YOUR OBJECTIVE: Reproduce the passage below on inferring guilt from circumstantial evidence, starting with "1. To convict, the" and going on through "[1952] AC 480.".

TEXT BLOCK:
6. ... It does not mean that every fact - every piece of evidence - relied upon to prove an element by inference must itself be proved beyond reasonable doubt. ...
11. ... An inference of guilt may properly be drawn although any particular primary fact, or any concatenation of primary facts falling short of the whole, would be insufficient to exclude other inferences. It follows that the insufficiency of a piece of evidence to support an inference of guilt does not by itself warrant the setting aside of a verdict of guilty if that piece of evidence, however important, is but a part of the whole body of evidence available to support the inference.” [6]

  1. To convict, the inference of guilt must be the only inference that is reasonably open on all the primary facts, established to the requisite standard of proof: De Gruchy, ibid, at [48]. It is necessary before drawing the inference of the accused’s guilt from circumstantial evidence to be sure that there are no other co-existing circumstances which would weaken or destroy the inference: Teper v The Queen [1952] AC 480.

RECORDED DATA:
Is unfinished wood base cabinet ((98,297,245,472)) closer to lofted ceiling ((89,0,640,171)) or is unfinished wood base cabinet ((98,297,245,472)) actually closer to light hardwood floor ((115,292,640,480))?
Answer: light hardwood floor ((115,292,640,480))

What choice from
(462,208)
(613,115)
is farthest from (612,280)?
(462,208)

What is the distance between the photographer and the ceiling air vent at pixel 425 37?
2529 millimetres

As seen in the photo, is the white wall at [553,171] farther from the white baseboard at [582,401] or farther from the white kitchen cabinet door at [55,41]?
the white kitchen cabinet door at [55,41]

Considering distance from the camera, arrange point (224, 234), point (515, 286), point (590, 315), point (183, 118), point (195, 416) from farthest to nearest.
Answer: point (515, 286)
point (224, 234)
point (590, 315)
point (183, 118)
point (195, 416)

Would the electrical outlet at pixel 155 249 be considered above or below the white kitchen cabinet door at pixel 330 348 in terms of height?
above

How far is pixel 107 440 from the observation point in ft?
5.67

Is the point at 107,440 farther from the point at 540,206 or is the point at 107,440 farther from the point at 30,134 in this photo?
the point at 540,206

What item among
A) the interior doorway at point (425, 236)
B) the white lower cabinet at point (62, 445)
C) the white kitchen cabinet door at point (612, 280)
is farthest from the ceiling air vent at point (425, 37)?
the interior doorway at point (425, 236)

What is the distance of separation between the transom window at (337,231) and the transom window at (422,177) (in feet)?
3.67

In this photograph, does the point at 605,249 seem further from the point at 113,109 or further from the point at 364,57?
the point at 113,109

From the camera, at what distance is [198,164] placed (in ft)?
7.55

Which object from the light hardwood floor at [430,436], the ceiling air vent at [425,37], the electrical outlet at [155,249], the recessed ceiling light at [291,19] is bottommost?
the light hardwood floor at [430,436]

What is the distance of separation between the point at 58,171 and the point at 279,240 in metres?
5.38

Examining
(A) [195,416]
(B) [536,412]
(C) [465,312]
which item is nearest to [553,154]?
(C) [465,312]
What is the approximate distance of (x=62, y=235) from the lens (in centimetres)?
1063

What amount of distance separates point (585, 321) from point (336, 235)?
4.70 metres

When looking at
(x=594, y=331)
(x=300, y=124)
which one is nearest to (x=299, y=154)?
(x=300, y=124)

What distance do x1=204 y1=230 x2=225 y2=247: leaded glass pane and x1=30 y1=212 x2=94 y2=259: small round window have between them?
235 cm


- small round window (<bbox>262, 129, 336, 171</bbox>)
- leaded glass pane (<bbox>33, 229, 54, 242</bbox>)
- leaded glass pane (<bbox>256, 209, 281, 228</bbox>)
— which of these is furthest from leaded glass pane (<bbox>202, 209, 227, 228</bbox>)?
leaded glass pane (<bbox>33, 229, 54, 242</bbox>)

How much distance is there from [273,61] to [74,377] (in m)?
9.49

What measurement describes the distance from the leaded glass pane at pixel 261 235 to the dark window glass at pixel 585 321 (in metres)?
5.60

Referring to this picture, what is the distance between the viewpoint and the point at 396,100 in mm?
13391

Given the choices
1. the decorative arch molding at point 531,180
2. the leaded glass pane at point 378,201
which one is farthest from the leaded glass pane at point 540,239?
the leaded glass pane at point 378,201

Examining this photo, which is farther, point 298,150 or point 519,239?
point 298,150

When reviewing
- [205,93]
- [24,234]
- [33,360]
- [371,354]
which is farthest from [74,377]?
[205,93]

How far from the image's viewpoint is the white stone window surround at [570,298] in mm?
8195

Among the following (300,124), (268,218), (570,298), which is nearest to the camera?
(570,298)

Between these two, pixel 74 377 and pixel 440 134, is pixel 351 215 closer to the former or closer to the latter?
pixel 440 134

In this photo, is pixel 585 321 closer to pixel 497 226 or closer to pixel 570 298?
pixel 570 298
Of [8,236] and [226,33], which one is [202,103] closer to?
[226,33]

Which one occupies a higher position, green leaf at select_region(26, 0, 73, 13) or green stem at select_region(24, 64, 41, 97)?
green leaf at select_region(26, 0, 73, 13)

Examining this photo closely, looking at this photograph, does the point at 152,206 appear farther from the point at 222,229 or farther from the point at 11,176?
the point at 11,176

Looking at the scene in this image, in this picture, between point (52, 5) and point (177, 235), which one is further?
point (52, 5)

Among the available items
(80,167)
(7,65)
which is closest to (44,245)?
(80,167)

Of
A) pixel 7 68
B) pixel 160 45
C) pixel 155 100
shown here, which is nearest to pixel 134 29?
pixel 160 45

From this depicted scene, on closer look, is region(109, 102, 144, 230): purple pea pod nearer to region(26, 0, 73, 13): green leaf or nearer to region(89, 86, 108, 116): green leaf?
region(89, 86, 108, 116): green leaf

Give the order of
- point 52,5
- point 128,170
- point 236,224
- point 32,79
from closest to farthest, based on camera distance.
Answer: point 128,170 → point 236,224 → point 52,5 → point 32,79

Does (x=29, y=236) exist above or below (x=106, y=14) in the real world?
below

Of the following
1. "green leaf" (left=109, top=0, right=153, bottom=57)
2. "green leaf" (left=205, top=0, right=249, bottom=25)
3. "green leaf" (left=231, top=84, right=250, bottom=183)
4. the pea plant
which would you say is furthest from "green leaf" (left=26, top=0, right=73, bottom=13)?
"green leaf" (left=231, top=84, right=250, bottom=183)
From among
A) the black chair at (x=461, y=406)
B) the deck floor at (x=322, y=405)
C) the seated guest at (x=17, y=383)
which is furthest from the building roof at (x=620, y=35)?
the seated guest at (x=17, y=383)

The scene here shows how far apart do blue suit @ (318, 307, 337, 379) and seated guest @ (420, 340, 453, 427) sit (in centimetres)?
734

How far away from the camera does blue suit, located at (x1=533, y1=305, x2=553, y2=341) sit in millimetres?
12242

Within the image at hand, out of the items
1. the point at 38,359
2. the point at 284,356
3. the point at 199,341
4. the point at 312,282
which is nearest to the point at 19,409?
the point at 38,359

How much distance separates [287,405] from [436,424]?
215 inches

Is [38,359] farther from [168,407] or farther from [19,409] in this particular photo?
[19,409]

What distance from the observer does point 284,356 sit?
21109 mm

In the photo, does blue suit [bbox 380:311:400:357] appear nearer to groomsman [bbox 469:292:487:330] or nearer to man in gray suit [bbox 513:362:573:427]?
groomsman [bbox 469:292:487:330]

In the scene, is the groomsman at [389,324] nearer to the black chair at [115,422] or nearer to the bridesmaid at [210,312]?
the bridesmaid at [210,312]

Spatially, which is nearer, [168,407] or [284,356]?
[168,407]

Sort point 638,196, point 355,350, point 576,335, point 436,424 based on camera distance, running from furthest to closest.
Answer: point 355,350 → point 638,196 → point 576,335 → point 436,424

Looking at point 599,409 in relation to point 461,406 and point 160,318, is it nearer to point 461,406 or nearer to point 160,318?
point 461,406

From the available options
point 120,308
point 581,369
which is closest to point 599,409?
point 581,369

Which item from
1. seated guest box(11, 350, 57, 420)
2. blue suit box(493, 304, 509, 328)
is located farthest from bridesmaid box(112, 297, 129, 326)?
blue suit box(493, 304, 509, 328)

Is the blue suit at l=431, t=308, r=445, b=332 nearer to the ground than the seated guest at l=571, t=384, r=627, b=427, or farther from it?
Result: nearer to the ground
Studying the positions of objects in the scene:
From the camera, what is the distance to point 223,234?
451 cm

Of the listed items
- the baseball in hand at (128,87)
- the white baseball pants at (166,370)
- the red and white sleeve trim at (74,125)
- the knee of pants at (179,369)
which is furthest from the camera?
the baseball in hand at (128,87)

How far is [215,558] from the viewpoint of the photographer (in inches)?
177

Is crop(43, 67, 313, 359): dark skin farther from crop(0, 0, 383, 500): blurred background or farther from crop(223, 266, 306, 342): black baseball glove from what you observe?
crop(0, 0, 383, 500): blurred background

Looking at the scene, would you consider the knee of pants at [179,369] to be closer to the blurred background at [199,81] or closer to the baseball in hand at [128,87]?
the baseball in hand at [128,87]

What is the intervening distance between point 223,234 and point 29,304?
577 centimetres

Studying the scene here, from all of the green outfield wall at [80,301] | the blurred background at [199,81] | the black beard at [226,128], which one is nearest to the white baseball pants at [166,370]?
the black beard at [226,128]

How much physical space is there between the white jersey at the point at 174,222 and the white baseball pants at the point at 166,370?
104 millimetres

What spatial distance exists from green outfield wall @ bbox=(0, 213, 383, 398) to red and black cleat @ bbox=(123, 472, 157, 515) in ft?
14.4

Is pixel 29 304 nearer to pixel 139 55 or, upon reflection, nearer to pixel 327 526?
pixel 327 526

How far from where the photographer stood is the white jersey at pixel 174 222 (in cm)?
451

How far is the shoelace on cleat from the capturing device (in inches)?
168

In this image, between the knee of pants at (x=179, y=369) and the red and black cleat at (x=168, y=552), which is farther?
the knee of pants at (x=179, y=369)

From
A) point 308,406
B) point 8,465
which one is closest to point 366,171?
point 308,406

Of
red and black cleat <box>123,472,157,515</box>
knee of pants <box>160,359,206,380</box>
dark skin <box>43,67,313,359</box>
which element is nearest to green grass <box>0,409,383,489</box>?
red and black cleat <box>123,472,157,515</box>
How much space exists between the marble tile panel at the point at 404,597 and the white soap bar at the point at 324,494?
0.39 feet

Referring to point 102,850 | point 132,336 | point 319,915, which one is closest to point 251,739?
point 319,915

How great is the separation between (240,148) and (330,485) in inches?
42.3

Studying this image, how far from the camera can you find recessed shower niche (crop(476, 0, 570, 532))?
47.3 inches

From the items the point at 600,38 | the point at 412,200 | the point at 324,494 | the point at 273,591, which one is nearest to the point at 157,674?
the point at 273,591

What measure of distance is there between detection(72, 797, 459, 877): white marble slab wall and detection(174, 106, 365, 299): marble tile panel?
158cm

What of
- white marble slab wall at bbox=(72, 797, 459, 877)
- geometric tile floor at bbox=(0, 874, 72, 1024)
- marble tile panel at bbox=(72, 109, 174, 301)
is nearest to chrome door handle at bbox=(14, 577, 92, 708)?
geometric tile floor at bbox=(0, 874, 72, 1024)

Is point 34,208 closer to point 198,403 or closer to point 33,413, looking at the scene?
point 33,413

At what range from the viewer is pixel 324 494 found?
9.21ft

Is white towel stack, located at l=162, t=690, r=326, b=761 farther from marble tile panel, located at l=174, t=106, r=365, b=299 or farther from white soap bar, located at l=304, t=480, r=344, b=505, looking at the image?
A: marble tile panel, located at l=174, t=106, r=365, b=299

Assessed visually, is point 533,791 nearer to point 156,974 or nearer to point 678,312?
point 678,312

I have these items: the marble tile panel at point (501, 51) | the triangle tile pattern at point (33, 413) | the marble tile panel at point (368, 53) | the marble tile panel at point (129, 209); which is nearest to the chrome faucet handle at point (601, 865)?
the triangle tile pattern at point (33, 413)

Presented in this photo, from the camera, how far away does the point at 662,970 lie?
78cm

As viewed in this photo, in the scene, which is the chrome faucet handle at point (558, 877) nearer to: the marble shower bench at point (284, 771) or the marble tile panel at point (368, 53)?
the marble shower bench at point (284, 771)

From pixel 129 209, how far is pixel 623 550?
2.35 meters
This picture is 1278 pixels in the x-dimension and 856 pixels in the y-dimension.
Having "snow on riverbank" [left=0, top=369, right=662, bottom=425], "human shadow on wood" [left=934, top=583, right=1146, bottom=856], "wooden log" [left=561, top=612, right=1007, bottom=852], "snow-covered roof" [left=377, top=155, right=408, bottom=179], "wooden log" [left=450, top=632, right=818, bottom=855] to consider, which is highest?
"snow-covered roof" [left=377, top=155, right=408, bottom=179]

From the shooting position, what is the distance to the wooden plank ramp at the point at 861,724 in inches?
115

WRITTEN REPLY:
1. To convict, the inference of guilt must be the only inference that is reasonably open on all the primary facts, established to the requisite standard of proof: De Gruchy, ibid, at [48]. It is necessary before drawing the inference of the accused’s guilt from circumstantial evidence to be sure that there are no other co-existing circumstances which would weaken or destroy the inference: Teper v The Queen [1952] AC 480.